Relatives of Wright, including his sister, brother-in-law, and father, declined to comment Thursday after the arraignment.

A woman standing in front of Wright’s father’s residence in Lowell asked reporters to leave.

Morris, Wright’s court-appointed attorney, said after the arraignment that he talked with his client several times since Wright waived an extradition hearing and agreed to return to the area. But Morris declined to give details about the conversations.

Morris added that he will likely seek to have his client evaluated by a psychiatric specialist to evaluate his mental state.

“I just want to make sure he doesn’t have any mental health issues, so I can eliminate that as a potential area,’’ he said.

Morris also said he was considering filing a motion to suppress any statements his client made prior to being represented by a lawyer, referring specifically to the alleged confession.

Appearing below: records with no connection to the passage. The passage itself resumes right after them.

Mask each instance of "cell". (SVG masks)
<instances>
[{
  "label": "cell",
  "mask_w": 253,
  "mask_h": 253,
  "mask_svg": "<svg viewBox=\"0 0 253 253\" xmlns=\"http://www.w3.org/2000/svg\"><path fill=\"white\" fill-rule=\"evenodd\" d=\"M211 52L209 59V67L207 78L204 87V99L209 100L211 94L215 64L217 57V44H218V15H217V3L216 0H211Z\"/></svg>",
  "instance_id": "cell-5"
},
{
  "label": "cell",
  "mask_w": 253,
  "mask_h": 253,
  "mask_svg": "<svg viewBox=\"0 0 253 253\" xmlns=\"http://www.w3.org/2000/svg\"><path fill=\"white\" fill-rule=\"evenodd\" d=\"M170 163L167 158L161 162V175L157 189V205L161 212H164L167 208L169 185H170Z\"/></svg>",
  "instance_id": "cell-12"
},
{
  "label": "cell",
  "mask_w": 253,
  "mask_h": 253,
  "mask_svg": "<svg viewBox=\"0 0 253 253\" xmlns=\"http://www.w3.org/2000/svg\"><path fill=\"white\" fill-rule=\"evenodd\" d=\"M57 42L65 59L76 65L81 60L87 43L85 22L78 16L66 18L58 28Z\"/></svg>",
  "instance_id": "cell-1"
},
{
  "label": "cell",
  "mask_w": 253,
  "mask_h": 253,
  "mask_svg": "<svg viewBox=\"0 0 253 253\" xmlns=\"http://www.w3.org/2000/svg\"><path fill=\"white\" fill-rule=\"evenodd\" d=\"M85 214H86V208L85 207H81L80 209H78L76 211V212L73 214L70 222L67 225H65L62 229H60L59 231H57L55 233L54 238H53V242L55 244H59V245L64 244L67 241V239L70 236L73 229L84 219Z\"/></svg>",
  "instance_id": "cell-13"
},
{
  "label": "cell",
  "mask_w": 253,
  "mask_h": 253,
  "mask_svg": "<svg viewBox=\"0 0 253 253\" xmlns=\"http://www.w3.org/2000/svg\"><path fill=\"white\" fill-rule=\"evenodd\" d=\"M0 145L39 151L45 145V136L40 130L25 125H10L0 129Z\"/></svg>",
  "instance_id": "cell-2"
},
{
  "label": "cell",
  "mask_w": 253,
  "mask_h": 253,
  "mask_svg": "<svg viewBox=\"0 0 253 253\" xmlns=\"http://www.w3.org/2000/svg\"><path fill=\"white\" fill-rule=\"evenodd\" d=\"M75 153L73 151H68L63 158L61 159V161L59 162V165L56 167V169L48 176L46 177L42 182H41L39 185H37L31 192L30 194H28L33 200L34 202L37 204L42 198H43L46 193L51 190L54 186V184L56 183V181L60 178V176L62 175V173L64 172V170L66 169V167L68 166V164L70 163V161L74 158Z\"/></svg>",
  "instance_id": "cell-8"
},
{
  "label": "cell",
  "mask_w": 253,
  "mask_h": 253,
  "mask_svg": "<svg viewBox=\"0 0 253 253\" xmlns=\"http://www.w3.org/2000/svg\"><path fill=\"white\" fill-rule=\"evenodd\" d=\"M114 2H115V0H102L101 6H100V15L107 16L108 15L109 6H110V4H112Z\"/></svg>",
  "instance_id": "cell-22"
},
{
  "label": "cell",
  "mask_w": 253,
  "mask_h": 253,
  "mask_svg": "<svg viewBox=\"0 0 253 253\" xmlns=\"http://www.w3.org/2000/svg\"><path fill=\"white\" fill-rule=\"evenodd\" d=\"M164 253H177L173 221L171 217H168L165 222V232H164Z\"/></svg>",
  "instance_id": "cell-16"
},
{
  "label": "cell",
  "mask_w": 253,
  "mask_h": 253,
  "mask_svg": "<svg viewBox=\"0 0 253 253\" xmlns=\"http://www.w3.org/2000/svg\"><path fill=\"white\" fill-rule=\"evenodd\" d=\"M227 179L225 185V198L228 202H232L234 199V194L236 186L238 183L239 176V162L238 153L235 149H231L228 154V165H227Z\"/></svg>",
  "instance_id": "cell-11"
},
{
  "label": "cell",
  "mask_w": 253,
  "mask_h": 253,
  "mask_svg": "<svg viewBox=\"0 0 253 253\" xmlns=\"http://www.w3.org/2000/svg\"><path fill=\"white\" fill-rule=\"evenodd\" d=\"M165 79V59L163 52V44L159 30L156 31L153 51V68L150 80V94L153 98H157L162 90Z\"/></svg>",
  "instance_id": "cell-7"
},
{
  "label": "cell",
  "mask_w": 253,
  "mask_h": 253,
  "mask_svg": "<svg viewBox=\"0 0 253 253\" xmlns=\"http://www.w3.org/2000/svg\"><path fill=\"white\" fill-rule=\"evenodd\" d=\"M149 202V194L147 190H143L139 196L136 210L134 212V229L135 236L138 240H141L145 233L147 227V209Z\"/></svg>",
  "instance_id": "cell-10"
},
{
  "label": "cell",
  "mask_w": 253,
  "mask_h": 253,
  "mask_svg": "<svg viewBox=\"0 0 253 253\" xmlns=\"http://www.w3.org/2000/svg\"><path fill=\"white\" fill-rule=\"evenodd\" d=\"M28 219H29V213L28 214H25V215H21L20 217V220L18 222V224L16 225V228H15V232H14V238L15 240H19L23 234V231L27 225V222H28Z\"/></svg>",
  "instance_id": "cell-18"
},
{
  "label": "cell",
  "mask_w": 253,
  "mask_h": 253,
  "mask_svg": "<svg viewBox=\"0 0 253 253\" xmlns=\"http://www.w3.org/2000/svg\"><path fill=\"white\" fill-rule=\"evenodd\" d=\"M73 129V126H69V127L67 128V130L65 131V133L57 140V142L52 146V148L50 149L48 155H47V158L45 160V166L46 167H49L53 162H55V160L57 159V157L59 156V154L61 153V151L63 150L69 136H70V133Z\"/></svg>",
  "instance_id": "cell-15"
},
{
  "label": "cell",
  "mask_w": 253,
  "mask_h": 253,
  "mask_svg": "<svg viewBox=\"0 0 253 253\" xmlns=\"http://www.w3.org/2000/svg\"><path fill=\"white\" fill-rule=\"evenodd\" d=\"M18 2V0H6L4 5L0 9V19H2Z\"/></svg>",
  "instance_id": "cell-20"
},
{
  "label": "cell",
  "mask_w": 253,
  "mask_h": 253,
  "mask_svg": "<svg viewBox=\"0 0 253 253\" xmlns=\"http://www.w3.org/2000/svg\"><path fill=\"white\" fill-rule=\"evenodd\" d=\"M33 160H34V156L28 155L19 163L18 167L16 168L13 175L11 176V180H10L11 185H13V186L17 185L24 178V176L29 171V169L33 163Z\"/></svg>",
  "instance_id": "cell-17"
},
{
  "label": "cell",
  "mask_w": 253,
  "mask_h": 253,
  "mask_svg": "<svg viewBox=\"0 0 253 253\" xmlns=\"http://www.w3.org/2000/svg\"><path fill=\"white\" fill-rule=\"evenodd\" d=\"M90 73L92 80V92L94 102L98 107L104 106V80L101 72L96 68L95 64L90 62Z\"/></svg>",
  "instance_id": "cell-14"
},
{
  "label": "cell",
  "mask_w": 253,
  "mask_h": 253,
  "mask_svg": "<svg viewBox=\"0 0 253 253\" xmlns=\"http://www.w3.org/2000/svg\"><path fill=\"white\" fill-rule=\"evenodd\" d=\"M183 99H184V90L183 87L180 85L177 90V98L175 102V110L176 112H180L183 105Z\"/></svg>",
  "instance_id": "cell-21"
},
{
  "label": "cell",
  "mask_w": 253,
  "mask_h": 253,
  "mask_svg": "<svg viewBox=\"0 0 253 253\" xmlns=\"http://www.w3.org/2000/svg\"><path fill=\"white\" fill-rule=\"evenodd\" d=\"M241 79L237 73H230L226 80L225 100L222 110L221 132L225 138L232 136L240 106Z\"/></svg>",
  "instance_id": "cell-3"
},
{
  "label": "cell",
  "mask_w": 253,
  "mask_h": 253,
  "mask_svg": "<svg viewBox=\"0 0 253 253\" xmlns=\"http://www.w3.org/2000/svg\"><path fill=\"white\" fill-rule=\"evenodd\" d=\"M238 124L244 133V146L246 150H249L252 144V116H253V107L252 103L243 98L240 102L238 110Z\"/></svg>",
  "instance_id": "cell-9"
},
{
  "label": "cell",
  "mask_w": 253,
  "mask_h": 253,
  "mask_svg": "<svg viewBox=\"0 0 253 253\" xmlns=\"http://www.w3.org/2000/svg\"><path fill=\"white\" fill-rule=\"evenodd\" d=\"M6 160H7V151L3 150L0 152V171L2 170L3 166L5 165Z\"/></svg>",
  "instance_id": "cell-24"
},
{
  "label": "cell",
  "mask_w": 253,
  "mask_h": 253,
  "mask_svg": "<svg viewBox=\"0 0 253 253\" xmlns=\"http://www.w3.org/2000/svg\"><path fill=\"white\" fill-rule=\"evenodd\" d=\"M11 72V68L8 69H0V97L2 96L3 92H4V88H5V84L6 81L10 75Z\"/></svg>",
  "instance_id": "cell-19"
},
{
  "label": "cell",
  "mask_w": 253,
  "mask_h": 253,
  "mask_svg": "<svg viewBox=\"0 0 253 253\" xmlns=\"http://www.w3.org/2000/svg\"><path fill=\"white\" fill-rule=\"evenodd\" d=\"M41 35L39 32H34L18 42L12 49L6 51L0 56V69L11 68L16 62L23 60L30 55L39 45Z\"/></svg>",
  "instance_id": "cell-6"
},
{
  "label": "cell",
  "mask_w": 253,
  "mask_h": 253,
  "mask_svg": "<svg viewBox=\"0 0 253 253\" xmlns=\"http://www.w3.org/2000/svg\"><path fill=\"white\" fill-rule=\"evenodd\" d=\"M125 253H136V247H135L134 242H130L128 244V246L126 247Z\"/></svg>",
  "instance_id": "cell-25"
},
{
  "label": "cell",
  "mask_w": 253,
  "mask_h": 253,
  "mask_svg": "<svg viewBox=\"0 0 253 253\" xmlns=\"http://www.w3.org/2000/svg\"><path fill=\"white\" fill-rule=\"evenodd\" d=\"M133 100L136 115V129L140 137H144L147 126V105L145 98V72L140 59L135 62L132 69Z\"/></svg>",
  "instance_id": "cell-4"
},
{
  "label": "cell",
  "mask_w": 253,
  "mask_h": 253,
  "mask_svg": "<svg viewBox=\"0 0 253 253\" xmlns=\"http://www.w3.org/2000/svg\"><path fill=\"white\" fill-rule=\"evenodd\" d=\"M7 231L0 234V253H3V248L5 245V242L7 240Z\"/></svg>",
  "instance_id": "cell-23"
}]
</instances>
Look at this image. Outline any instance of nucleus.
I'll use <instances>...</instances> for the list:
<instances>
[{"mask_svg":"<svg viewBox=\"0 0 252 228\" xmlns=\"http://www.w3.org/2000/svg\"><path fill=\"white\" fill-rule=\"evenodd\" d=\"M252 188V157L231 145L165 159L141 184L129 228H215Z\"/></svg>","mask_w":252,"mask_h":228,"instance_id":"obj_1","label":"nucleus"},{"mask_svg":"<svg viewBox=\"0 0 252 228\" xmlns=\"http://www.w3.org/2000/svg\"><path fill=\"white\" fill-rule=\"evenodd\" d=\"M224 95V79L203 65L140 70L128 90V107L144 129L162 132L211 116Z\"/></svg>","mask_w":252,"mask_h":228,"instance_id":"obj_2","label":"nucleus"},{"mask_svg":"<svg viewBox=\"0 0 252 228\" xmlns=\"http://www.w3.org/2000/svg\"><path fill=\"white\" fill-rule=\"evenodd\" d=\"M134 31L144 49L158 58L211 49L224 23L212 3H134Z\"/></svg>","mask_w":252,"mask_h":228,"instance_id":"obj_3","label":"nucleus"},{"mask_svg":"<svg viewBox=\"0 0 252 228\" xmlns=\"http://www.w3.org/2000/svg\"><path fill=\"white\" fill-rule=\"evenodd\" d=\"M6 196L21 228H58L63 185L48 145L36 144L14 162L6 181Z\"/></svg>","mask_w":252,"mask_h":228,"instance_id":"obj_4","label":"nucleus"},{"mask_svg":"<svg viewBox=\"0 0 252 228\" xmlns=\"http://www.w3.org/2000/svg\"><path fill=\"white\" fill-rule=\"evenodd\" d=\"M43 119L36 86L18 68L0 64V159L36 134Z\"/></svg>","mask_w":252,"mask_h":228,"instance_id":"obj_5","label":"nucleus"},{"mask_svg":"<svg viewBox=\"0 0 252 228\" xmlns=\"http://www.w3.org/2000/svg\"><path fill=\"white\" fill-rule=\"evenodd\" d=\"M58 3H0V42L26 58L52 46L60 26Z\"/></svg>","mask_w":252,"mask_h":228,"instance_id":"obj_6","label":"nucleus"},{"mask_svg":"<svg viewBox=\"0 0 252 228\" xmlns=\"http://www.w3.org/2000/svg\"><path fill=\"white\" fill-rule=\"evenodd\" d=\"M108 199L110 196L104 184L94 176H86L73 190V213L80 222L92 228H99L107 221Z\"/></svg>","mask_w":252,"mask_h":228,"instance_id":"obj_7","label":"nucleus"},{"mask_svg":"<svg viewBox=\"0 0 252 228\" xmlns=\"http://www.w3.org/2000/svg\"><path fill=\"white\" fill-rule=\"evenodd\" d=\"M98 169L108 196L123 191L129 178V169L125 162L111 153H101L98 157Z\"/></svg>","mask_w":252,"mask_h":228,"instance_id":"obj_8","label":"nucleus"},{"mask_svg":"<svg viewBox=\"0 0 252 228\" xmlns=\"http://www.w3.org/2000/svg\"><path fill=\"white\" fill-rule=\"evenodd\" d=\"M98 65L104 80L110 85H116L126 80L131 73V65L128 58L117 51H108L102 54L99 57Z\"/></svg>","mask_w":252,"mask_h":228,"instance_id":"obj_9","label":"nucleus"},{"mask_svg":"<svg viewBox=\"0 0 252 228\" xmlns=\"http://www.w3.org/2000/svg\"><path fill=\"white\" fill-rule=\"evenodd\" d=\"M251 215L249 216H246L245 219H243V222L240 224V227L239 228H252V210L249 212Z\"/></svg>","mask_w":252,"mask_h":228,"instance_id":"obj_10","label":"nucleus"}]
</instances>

Patten, in arguing for no bail, said the “gruesome and utterly demoralizing nature of these crimes combined with the defendant’s flight to Canada,’’ were the basis of his request.

At 7 a.m. Tuesday, a janitor at the Lynnhurst Elementary School in Saugus discovered the bodies, covered by a blue tarp, behind the school, dumped on a grassy area next to a portable trailer.

After authorities identified the bodies, they went to the Sheridan Street address, where neighbors told them that Trahant’s 1996 Toyota Corolla was missing.

Police issued an advisory to law enforcement in the region, and at 6 p.m., Canadian officials contacted local police and told them Wright had attempted to flee a checkpoint at the Woodstock, New Brunswick, station.

Wright allegedly drove three miles into Canada before ditching the car and attempting to flee on foot. He was quickly apprehended and authorities found blood on his clothing and inside the car.